中国での地産地消プロジェクトは2023年5月より開始。第一弾として、じゃがいも畑を保有するスナック菓子メーカーと業務委託契約を締結し、『Jagabee』の現地OEM生産・販売を実現した。さらに、25年11月下旬に発売した、ドライフルーツを加えない素材本来の味わいを楽しめるグラノーラ『マイグラ®』に続き、今回『フルグラ®』の現地OEM生産・販売を開始することで、現地市場に適した価格と安定した品質を提供し、事業の現地化を一層推進する。

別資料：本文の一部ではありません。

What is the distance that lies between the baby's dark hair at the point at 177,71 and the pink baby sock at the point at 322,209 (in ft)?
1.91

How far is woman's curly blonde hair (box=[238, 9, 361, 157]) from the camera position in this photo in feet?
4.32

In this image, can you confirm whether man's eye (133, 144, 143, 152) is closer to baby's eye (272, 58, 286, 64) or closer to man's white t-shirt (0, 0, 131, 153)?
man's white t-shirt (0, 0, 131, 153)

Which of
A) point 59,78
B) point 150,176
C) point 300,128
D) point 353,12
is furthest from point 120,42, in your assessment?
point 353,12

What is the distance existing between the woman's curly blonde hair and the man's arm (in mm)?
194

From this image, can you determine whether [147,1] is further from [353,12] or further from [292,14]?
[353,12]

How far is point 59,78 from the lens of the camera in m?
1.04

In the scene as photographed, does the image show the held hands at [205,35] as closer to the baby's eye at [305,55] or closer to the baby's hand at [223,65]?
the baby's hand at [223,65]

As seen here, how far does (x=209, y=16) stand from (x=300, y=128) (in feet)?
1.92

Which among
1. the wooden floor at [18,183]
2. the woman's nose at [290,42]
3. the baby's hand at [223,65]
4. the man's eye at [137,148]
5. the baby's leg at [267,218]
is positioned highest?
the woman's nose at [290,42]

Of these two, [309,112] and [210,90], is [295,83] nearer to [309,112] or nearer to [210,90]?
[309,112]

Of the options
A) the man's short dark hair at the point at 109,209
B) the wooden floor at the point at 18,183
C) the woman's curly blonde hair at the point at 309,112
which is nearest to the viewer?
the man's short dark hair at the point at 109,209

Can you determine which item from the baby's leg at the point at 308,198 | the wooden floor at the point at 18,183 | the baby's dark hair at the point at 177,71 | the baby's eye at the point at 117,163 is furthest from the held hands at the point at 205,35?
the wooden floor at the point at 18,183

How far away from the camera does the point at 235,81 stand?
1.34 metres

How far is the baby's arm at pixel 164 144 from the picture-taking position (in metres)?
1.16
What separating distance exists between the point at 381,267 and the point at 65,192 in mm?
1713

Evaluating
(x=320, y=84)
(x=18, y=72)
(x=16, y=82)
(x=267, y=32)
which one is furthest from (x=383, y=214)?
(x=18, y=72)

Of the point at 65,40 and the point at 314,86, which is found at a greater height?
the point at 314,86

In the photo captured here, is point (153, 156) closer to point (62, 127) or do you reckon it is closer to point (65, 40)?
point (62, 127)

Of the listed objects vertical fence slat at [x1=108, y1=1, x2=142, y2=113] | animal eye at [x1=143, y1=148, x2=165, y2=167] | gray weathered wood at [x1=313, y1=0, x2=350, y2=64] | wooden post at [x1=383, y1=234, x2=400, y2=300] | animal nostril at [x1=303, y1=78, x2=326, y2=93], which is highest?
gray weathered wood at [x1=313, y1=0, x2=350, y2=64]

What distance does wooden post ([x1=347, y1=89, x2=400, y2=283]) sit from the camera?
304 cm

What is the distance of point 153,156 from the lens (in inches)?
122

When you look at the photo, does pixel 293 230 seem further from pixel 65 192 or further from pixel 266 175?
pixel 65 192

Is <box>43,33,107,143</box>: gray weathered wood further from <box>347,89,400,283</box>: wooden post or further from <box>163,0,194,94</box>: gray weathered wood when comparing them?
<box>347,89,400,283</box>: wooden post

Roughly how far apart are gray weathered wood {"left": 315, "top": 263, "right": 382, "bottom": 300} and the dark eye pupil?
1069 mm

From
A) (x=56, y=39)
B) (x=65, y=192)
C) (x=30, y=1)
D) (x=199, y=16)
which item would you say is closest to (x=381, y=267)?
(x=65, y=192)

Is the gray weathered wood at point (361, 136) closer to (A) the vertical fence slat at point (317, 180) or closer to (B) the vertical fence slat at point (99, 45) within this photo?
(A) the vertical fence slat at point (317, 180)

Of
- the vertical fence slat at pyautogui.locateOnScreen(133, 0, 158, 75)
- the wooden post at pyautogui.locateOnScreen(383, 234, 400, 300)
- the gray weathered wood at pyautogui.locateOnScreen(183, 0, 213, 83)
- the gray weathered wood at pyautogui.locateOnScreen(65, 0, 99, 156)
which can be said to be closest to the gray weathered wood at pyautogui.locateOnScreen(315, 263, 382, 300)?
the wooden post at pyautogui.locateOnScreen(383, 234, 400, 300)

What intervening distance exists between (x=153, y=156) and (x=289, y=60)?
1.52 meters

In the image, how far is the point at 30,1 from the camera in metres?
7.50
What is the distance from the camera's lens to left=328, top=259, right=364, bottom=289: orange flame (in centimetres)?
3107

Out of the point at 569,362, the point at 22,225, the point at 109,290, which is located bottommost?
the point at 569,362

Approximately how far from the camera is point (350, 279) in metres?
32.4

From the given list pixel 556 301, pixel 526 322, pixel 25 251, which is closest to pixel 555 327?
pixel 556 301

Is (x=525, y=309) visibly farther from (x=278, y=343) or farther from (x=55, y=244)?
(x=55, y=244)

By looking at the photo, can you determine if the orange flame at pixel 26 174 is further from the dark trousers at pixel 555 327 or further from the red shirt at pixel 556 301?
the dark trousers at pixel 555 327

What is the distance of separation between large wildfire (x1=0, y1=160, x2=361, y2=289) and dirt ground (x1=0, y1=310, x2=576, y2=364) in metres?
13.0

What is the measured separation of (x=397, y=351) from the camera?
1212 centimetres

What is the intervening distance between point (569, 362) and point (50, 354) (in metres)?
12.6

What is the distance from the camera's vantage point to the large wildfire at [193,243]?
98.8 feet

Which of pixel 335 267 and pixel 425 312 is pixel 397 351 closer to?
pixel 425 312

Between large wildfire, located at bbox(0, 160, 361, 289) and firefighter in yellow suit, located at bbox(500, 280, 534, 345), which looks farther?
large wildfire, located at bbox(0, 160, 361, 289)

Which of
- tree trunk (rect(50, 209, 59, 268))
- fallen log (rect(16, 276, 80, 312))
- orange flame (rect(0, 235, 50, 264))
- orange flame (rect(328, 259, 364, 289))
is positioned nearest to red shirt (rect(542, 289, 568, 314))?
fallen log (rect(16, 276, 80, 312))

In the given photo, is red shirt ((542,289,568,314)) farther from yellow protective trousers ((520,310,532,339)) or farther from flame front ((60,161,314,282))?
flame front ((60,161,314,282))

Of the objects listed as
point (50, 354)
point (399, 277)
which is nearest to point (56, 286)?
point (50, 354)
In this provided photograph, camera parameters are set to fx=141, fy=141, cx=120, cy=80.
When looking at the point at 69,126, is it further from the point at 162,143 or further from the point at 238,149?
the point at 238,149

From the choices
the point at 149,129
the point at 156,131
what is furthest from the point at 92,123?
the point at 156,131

『フルグラ®』は、オーツ麦を主原料に、複数の穀物を香ばしく焼き上げたザクザク食感のグラノーラに、フルーツの酸味と甘みを組み合わせたシリアル。1991年に「フルーツグラノーラ」として発売し、その後、2012年3月期以降の国内シリアル市場拡大を牽引してきた。また、中国では日本への旅行者増加を背景に『フルグラ®』への注目が高まり、17年7月には越境ECを通じて正式に輸出・販売を開始し、現地で多くの支持を得てきた。
今後は地産地消の方針の下、現地パートナーとの連携によるOEM生産を推進することで、今まで以上に短いリードタイムで、現地ニーズにより合わせた価格帯にて顧客に商品を届ける。現地OEM生産にあたっては、日本国内とは異なる原料や設備条件の下で加工条件の調整を重ね、味や食感の再現に取り組んだ。生産は今年4月末に開始し、順次、店頭で発売する。
同社は、今後も自然の恵みを大切に活かし、おいしさと楽しさを創造して、人々の健やかなくらしへの貢献を実践していくとしている。